START AVAILABLE DATA

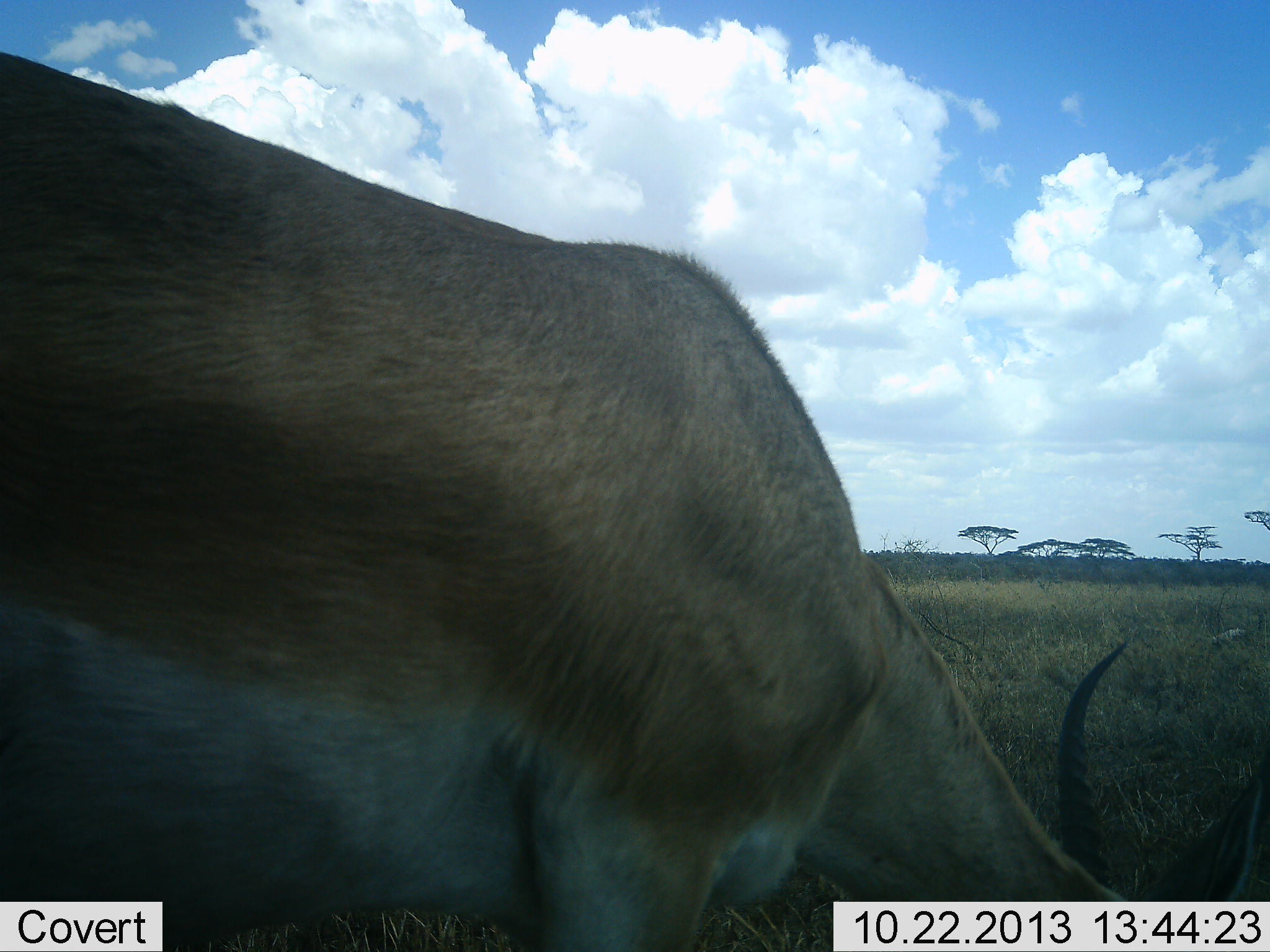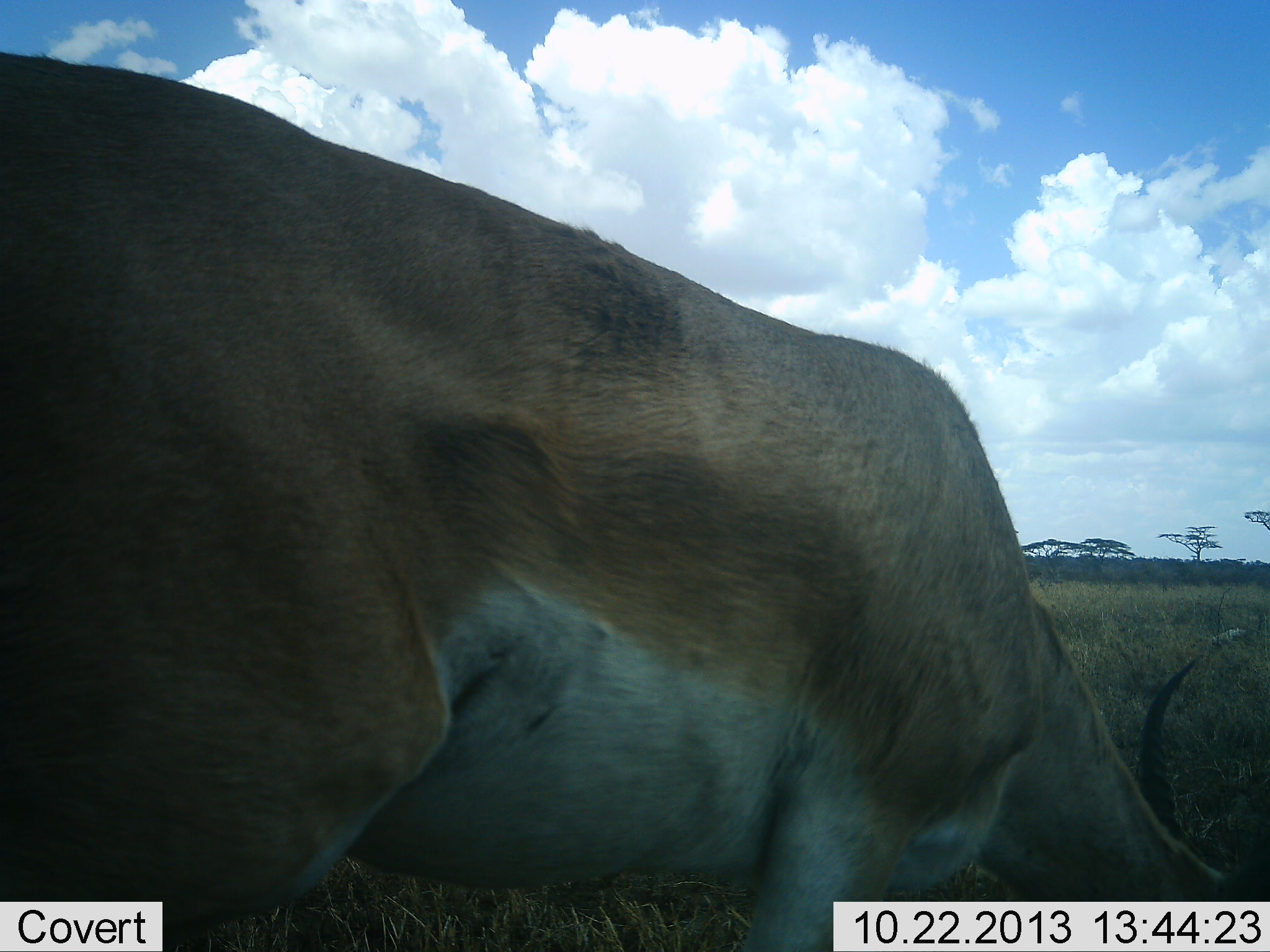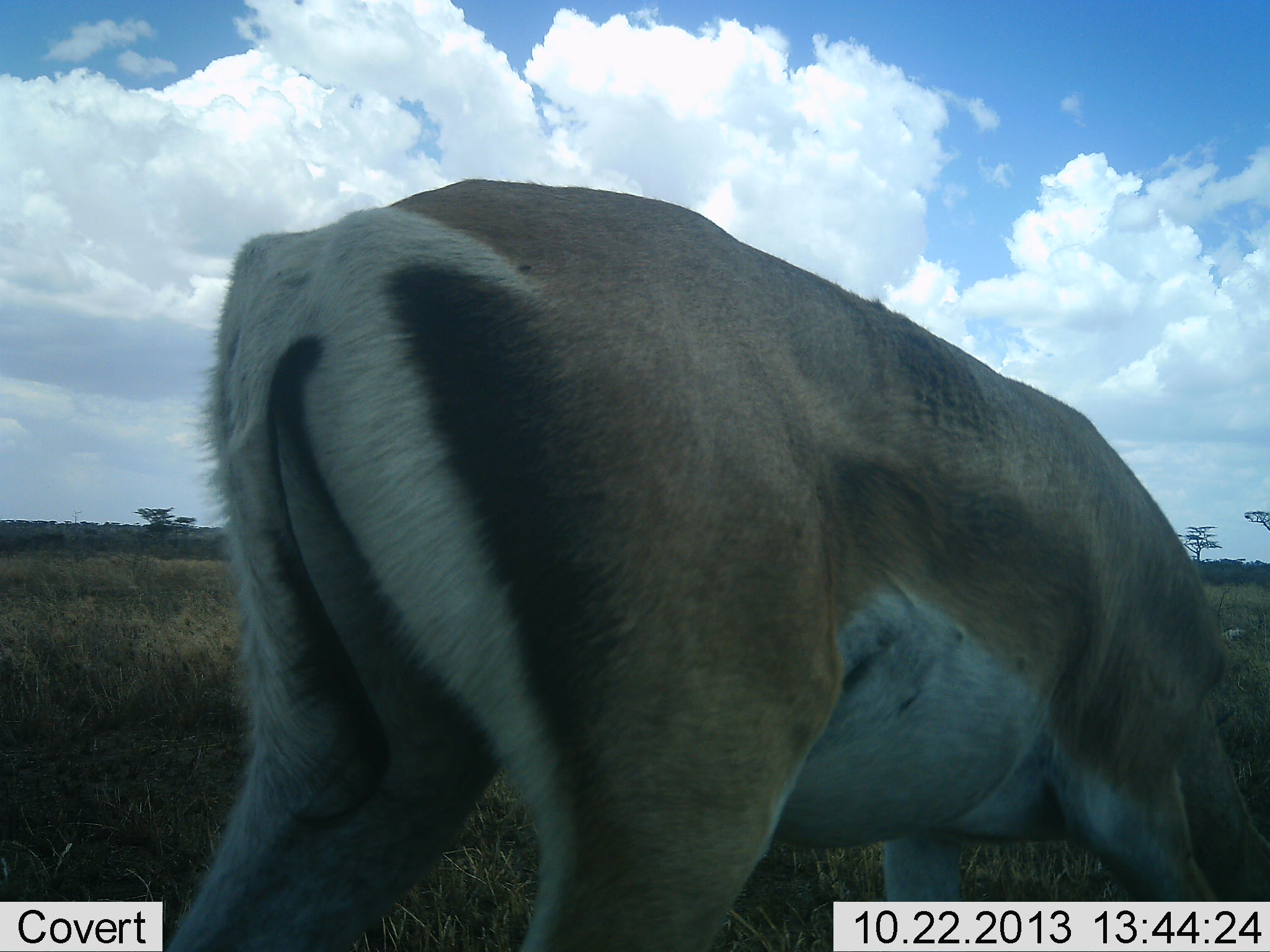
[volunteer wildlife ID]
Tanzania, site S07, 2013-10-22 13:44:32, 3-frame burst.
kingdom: Animalia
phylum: Chordata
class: Mammalia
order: Artiodactyla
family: Bovidae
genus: Nanger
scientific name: Nanger granti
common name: grant's gazelle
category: gazellegrants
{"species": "gazellegrants (grant's gazelle) (Nanger granti)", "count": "1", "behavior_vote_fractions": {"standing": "16%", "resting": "0%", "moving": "37%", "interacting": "0%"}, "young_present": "0%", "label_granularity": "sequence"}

END AVAILABLE DATA

• [HOW TO COMPLETE THIS TASK]:
In the listing, find each line with the string "Nanger" and copy it.

• [REPLY]:
genus: Nanger
scientific name: Nanger granti
{"species": "gazellegrants (grant's gazelle) (Nanger granti)", "count": "1", "behavior_vote_fractions": {"standing": "16%", "resting": "0%", "moving": "37%", "interacting": "0%"}, "young_present": "0%", "label_granularity": "sequence"}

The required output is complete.